----- Material for this exercise
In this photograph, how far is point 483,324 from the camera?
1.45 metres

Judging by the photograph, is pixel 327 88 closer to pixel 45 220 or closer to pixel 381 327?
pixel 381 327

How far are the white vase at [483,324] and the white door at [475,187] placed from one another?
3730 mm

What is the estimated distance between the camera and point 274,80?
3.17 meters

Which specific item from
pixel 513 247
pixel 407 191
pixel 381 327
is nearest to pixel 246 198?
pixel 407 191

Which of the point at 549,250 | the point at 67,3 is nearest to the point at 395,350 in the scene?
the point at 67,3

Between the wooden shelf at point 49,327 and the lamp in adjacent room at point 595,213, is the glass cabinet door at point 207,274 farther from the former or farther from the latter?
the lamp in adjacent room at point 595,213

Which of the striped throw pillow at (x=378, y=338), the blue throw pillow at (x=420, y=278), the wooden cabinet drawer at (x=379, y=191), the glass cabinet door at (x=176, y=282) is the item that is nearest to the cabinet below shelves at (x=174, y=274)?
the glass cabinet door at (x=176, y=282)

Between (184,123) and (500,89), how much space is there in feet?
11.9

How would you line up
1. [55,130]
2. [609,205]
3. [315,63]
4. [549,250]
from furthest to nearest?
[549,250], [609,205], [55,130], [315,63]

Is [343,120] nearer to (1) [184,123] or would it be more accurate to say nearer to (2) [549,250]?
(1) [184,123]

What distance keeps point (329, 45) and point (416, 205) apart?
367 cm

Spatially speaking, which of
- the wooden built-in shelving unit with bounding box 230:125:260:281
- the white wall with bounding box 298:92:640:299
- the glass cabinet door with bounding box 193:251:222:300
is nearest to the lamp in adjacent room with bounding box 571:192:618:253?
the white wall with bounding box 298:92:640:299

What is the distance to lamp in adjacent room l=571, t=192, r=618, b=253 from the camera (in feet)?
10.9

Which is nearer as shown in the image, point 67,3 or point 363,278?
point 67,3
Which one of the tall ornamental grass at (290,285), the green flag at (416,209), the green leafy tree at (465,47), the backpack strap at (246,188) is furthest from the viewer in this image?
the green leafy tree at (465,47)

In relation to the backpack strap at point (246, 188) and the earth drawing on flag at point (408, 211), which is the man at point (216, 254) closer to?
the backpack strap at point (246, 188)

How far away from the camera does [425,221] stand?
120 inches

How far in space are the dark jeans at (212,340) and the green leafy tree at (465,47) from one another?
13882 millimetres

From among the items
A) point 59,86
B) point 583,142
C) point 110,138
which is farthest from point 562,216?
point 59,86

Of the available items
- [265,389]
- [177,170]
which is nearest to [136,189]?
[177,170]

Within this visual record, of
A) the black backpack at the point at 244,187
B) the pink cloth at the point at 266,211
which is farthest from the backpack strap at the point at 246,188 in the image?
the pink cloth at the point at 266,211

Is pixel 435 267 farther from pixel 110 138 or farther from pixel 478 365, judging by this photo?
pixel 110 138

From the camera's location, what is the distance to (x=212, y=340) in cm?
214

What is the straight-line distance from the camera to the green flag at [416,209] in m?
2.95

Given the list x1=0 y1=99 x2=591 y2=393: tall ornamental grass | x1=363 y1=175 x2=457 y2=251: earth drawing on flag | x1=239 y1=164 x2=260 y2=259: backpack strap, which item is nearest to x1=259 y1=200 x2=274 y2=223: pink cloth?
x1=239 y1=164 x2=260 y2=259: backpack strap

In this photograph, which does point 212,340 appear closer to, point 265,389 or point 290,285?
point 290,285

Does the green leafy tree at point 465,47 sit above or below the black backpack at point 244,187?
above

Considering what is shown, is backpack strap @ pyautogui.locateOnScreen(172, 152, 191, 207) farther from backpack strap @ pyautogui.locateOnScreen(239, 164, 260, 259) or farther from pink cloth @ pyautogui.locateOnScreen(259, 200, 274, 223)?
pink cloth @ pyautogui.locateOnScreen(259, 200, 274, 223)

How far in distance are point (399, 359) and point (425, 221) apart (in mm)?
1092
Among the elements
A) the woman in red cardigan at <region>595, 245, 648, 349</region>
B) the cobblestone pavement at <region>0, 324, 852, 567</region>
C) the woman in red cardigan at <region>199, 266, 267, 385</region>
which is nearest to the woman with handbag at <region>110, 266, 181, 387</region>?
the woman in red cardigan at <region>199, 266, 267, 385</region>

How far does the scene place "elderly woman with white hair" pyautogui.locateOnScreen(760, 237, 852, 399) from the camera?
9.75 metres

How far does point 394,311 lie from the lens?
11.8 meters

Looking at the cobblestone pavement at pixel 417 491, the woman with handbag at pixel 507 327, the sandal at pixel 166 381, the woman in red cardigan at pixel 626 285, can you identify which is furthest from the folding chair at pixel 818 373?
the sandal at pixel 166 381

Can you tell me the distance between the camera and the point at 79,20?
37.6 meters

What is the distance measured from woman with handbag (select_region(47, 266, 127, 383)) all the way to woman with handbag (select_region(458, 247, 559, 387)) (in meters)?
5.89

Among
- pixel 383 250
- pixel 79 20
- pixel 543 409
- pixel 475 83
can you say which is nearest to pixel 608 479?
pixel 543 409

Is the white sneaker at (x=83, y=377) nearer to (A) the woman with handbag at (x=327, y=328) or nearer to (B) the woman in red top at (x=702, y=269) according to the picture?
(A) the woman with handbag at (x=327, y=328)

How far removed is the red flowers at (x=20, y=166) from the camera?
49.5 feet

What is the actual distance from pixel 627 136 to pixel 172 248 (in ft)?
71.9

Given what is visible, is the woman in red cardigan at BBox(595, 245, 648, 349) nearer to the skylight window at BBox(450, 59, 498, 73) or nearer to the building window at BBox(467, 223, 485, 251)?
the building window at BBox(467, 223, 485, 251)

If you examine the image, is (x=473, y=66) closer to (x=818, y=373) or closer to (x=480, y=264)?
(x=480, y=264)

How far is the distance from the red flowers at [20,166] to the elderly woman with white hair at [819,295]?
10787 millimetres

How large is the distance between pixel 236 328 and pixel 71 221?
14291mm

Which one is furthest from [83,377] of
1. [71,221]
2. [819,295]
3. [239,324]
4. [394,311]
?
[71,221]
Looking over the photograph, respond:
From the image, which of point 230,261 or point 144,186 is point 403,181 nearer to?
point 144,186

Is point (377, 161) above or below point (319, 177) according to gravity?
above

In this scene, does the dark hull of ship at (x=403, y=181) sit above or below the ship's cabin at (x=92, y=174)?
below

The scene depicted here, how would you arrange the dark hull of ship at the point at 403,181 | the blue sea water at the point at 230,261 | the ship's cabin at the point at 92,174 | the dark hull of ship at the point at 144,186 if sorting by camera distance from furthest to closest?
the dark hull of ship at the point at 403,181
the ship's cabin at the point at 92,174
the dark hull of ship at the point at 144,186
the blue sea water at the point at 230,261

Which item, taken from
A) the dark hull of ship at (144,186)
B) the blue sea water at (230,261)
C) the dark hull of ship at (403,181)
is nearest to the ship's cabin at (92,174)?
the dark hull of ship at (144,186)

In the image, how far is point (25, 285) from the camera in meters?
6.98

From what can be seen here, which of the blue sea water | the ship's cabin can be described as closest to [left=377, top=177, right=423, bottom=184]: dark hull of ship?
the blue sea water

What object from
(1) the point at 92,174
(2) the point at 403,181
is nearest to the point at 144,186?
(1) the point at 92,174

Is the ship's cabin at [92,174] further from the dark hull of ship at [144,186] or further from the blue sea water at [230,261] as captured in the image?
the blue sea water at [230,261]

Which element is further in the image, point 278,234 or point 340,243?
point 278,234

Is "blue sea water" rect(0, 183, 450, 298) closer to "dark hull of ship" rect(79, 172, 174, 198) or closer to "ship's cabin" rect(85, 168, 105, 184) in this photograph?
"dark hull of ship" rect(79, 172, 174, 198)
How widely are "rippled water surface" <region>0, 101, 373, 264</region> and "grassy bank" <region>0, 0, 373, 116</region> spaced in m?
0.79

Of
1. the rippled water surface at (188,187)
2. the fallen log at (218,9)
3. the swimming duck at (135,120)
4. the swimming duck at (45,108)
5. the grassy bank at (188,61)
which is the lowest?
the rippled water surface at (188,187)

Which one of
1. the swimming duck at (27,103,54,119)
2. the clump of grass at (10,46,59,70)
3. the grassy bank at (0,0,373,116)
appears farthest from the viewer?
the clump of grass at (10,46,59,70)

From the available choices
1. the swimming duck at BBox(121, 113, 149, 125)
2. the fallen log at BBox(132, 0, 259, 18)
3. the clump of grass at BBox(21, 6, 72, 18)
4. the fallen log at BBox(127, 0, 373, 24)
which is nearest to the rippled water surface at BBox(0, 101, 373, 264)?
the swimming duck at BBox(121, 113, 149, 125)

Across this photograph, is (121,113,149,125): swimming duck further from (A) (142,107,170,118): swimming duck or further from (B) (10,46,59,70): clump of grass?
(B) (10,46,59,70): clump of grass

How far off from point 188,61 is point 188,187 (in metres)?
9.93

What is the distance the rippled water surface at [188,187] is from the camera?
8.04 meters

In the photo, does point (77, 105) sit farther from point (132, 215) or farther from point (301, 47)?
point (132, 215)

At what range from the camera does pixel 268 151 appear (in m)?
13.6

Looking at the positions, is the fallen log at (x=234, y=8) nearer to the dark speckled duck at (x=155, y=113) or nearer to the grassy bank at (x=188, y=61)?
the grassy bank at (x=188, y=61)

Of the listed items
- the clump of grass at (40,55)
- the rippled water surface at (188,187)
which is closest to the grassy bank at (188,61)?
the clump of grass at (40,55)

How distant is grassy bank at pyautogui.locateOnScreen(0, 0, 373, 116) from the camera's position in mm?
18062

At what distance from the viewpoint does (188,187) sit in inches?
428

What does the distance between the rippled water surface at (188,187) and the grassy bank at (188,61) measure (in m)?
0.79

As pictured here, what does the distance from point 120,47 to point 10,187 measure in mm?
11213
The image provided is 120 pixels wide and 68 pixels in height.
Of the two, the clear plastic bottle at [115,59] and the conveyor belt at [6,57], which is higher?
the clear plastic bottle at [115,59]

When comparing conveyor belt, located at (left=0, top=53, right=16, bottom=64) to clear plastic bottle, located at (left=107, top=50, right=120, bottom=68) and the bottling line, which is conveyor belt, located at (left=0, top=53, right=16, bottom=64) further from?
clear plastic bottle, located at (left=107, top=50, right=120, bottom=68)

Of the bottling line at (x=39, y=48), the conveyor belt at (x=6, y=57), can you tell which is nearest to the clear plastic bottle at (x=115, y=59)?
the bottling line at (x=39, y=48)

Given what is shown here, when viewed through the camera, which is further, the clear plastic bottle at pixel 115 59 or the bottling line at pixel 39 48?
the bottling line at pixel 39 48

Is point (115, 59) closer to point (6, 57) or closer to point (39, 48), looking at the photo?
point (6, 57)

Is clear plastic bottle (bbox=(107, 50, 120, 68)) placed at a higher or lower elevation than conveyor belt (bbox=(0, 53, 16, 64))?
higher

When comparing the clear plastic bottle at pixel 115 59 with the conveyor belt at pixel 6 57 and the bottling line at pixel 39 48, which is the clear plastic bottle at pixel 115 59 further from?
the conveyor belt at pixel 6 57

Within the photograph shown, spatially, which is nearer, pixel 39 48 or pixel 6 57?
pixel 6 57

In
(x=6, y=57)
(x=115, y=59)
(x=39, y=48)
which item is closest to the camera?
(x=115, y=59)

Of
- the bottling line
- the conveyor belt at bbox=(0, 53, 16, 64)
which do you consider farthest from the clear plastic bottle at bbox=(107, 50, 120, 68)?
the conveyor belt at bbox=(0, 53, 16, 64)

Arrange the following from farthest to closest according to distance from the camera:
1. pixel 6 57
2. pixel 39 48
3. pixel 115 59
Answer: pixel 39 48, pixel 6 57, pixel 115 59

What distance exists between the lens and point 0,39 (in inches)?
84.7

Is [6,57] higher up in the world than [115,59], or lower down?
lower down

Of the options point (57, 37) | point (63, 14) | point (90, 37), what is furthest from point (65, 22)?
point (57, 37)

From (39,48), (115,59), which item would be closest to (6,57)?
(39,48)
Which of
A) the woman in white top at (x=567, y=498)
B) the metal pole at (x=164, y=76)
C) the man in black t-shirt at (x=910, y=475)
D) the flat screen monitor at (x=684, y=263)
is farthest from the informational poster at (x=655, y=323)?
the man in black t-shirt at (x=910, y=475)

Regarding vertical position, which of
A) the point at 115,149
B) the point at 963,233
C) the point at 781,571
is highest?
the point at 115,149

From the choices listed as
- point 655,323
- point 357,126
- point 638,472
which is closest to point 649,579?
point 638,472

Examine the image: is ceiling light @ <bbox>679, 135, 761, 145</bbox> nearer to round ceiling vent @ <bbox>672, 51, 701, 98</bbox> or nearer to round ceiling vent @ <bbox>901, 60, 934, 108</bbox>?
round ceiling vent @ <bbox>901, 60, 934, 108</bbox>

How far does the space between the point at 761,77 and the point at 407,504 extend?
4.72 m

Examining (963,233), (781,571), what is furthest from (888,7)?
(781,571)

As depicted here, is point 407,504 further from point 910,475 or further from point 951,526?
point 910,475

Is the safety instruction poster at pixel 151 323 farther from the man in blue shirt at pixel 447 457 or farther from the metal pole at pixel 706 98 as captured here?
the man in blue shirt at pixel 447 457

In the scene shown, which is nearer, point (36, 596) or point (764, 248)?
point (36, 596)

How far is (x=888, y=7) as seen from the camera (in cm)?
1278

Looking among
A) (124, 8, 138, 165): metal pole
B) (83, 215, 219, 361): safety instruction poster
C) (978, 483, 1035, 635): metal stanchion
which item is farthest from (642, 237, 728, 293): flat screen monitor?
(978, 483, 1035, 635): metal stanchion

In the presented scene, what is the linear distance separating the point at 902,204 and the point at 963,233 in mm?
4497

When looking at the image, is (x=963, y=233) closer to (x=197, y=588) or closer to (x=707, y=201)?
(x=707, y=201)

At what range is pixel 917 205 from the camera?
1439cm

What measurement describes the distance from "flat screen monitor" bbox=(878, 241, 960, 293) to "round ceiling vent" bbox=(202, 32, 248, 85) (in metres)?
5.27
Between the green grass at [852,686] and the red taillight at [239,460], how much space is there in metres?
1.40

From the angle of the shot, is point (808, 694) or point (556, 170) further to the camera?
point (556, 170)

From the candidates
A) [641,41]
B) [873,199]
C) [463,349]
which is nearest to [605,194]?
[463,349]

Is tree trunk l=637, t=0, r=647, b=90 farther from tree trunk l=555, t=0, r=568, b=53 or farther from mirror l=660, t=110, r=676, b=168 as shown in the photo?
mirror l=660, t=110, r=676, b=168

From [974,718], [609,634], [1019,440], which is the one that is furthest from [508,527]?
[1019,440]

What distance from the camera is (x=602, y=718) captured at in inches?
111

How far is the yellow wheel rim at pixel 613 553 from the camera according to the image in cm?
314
----------
__Objective__.
Starting with the line that contains "How far does the scene" and going on through the line that contains "11.8 meters", replace "lens" with "camera" in the data above. Write out only those lines, with no other changes.

__Task answer__.
How far does the scene place "elderly woman with white hair" pyautogui.locateOnScreen(760, 237, 852, 399) from the camera?
9.75 metres

How far does point 394,311 lie from the camera?
11.8 meters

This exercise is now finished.